Top of GIVEN DATA

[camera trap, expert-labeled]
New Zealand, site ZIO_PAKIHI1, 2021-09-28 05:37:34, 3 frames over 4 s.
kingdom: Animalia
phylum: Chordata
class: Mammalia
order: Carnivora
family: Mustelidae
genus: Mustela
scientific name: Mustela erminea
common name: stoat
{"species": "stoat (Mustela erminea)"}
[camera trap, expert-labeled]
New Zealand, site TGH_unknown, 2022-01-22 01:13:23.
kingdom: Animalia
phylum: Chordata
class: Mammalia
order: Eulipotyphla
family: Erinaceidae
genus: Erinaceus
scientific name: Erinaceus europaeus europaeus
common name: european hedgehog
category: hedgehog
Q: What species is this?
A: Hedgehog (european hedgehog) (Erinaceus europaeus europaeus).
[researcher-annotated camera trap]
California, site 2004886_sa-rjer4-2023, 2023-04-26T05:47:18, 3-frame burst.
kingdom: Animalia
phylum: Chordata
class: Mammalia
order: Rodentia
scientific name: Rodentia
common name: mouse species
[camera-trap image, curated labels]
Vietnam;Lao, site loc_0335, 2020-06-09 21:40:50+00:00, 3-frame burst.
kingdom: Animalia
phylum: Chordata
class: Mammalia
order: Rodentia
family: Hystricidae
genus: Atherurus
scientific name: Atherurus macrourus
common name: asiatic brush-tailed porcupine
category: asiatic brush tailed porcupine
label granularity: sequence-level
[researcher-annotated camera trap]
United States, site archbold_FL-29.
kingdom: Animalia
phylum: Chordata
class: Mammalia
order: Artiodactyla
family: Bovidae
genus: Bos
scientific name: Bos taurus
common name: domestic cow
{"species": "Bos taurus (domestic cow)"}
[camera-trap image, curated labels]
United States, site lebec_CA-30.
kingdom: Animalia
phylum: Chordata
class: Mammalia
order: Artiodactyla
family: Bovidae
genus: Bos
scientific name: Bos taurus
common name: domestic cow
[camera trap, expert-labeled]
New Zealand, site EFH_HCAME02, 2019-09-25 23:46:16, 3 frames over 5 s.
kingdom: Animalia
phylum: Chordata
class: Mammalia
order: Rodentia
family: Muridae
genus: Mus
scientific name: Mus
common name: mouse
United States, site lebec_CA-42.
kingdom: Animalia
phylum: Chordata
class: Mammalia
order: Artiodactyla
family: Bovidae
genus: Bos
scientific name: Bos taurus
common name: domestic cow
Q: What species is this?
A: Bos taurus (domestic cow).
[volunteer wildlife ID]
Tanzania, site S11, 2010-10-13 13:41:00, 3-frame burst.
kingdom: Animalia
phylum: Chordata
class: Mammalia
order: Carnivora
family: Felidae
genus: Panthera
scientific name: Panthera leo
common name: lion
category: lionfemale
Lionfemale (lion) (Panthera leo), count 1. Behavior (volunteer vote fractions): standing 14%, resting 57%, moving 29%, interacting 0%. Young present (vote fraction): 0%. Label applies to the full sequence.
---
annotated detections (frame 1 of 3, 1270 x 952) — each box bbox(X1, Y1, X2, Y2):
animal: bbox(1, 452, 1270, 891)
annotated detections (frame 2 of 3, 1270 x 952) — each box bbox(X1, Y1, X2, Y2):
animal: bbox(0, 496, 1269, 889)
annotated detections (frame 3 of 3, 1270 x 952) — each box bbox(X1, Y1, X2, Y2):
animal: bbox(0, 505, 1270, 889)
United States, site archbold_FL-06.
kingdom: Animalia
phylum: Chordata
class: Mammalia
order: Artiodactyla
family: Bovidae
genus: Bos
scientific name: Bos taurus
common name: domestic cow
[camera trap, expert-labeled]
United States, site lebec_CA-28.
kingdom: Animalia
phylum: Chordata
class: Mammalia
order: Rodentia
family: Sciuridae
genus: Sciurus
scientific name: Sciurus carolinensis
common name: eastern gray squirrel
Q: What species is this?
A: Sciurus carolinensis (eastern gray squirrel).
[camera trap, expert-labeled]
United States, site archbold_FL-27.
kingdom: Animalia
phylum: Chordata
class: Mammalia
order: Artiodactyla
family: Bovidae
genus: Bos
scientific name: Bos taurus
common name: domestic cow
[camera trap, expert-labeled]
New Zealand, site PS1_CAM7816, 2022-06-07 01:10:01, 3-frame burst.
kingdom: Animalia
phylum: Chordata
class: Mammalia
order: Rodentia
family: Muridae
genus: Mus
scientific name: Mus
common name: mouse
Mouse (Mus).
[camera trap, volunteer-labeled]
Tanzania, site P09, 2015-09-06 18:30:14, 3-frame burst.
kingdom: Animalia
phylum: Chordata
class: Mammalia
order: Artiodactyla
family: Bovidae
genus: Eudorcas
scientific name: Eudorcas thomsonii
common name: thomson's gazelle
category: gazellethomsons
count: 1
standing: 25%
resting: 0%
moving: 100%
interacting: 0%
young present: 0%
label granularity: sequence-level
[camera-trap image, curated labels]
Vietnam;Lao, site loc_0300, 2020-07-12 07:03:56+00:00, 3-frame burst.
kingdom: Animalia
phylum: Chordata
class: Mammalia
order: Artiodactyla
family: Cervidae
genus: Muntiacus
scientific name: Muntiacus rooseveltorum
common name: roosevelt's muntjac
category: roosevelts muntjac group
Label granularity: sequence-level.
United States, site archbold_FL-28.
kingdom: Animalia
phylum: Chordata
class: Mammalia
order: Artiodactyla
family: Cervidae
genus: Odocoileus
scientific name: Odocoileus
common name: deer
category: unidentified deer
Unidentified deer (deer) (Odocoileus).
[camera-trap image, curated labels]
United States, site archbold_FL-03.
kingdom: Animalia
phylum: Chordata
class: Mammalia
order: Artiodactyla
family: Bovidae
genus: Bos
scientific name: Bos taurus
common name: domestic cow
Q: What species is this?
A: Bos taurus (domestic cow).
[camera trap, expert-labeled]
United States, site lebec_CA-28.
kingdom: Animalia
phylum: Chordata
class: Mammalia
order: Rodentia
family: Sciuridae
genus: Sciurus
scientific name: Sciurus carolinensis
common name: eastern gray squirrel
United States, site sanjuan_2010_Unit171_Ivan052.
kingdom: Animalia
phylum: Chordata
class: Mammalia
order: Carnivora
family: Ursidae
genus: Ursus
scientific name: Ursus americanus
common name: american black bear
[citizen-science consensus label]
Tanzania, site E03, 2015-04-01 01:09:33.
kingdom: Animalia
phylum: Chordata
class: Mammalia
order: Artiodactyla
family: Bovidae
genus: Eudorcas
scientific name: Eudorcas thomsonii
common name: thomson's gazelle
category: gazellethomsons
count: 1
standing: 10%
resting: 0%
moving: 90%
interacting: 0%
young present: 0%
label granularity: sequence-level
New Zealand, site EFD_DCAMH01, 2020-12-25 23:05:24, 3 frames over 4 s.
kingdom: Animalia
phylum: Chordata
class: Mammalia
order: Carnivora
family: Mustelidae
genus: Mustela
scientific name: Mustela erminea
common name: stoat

Bottom of GIVEN DATA

TASK DETAILS — All lines above with "over" in them should be returned.

OUTPUT —
New Zealand, site ZIO_PAKIHI1, 2021-09-28 05:37:34, 3 frames over 4 s.
New Zealand, site EFH_HCAME02, 2019-09-25 23:46:16, 3 frames over 5 s.
New Zealand, site EFD_DCAMH01, 2020-12-25 23:05:24, 3 frames over 4 s.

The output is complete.